Il cuore

Il cuore di mia Nonna ha iniziato a battere il 18 agosto del 1908. A 70 battiti al minuto per ventiquattr’ore tutti i giorni di quasi quasi cent’anni sono qualcosa meno di 4 miliardi di battiti. Il cuore di mia Nonna è passato piccino attraverso una guerra mondiale e più grandicello attraverso un’altra guerra mondiale, una manciata di rivoluzioni politiche e qualche rivoluzione culturale, sempre senza perdere un colpo. Ha iniziato a battere sotto una monarchia in un secolo e ha finito sotto una repubblica nel secolo successivo.

Le gambe di mia nonna hanno fatto capolino sotto alla gonna nelle feste di paese in un’epoca in cui si festeggiava in piazza, con i suonatori di fisarmonica, dopo essersi spezzati la schiena nei campi. Si invitavano le ragazze ad uscire, ci si scambiava occhiate e c’era più da scoprire che da coprire. Le gambe di mia nonna hanno camminato in mezzo ai campi e lungo il loro bordo, più o meno da quando sono state in grado di portarla in giro fino all’ultimo giorno. Hanno portato la Nonna su e giù per le rive della cascina, su e giù per le scale di casa, in Frazione Brengaz in montagna, sul lungomare di San Remo ormai qualche anno fa.

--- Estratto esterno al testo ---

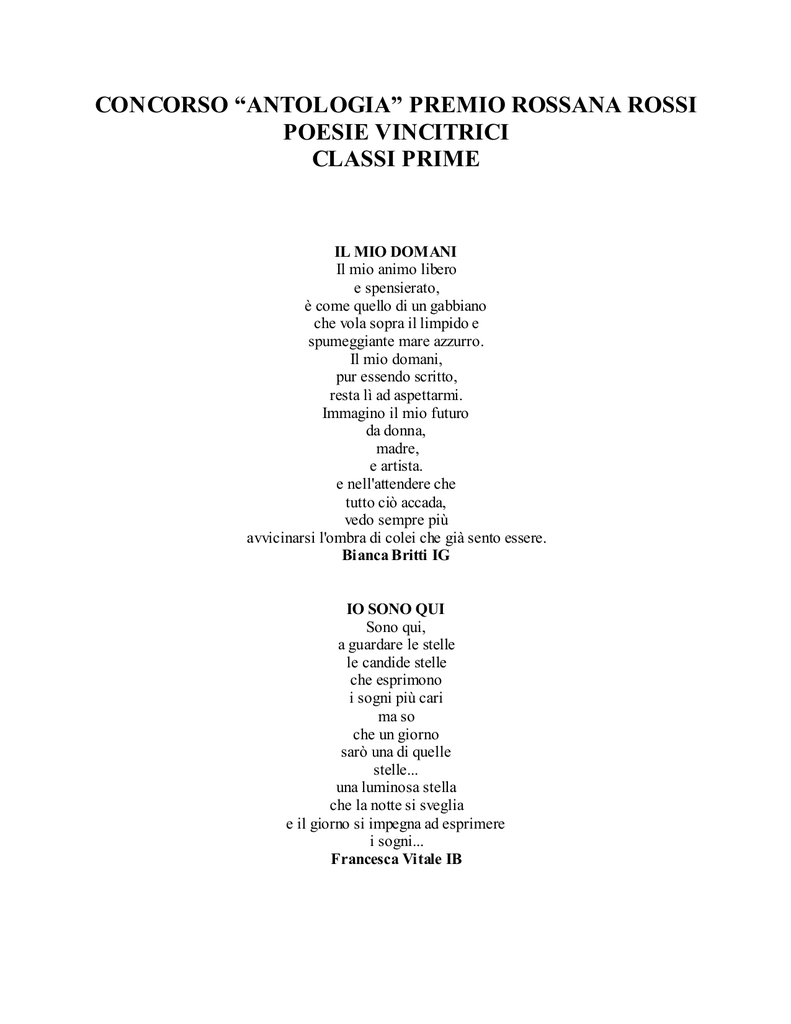 CONCORSO “ANTOLOGIA” PREMIO ROSSANA ROSSI
POESIE VINCITRICI
CLASSI PRIME

IL MIO DOMANI
Il mio animo libero
e spensierato,
è come quello di un gabbiano
che vola sopra il limpido e
spumeggiante mare azzurro.
Il mio domani,
pur essendo scritto,
resta lì ad aspettarmi.
Immagino il mio futuro
da donna,
madre,
e artista.
e nell'attendere che
tutto ciò accada,
vedo sempre più
avvicinarsi l'ombra di colei che già sento essere.
Bianca Britti IG

IO SONO QUI
Sono qui,
a guardare le stelle
le candide stelle
che esprimono
i sogni più cari
ma so
che un giorno
sarò una di quelle
stelle...
una luminosa stella
che la notte si sveglia
e il giorno si impegna ad esprimere
i sogni...
Francesca Vitale IB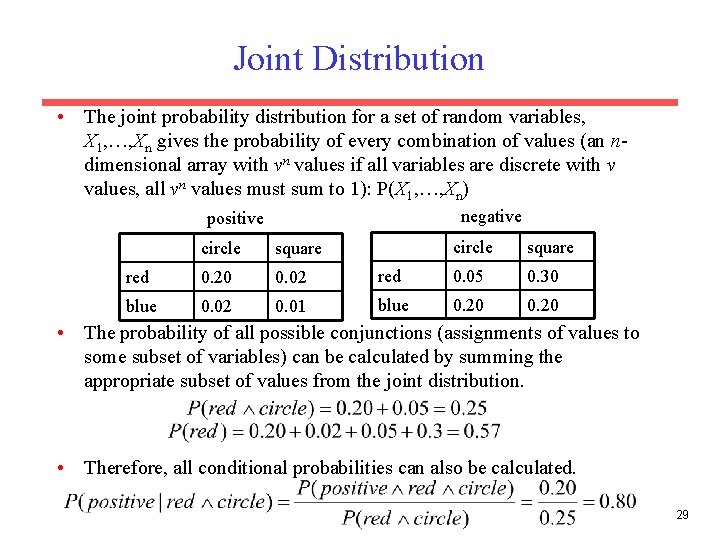 Joint Distribution

• The joint probability distribution for a set of random variables, $X_1,\ldots,X_n$ gives the probability of every combination of values (an $n$-dimensional array with $v^n$ values if all variables are discrete with $v$ values, all $v^n$ values must sum to 1): $P(X_1,\ldots,X_n)$

positive

| | circle | square |
|---|---|---|
| red | 0.20 | 0.02 |
| blue | 0.02 | 0.01 |

negative

| | circle | square |
|---|---|---|
| red | 0.05 | 0.30 |
| blue | 0.20 | 0.20 |

• The probability of all possible conjunctions (assignments of values to some subset of variables) can be calculated by summing the appropriate subset of values from the joint distribution.

$P(red \wedge circle) = 0.20 + 0.05 = 0.25$
$P(red) = 0.20 + 0.02 + 0.05 + 0.3 = 0.57$

• Therefore, all conditional probabilities can also be calculated.

$P(positive \mid red \wedge circle) = \frac{P(positive \wedge red \wedge circle)}{P(red \wedge circle)} = \frac{0.20}{0.25} = 0.80$

29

Le mani di mia Nonna hanno accarezzato, scavato, picchiato, impastato, sfiorato, strozzato, mescolato, schiacciato per quasi cent’anni. Tutto questo lavoro lo mostravano al mondo con la loro pelle bruciata dal sole, con le unghie ormai rovinate, con le macchie sul dorso, con il palmo rugoso e con la forza tremenda con la quale stringevano. Le mani di mia Nonna hanno mescolato il verderame nelle cisterne di cemento e mescolato uova farina e zucchero su decine di tavoli da cucina. Le mani di mia nonna hanno diviso l’insalata buona da quella marcia sull’aia in cascina.

La bocca di mia nonna raccontava volentieri storie, anzi, la storia. La Sua storia. Raccontava di quando in paese c’era la Radio e ci si riuniva per ascoltarla, o di quando davano un colpo al cerchio e uno alla botte per non scontentare troppo nessuno e riuscire a tirare avanti in guerra. Di come l’orologio a pendolo in sala si sia fermato nel momento in cui il cuore del Nonno si è fermato. La bocca di mia nonna ha baciato labbra, teste, guance; ha mangiato bucce di patate e erbaccia quando non c’era altro e una minestra, comunque, la si fa con poco, ma preferiva di gran lunga i gamberoni alla griglia. Beveva sì l’acqua, ma preferiva il vino.

Gli occhi di mia nonna hanno visto le prime auto arrivare in paese quando solo chi poteva aveva i cavalli. Hanno visto i primi partigiani arrivare in paese, i primi soldati arrivare in paese e i primi uomini morire in paese. Hanno visto i figli, i nipoti e i pronipoti.

Hanno visto gli occhi del Nonno una sera d’estate.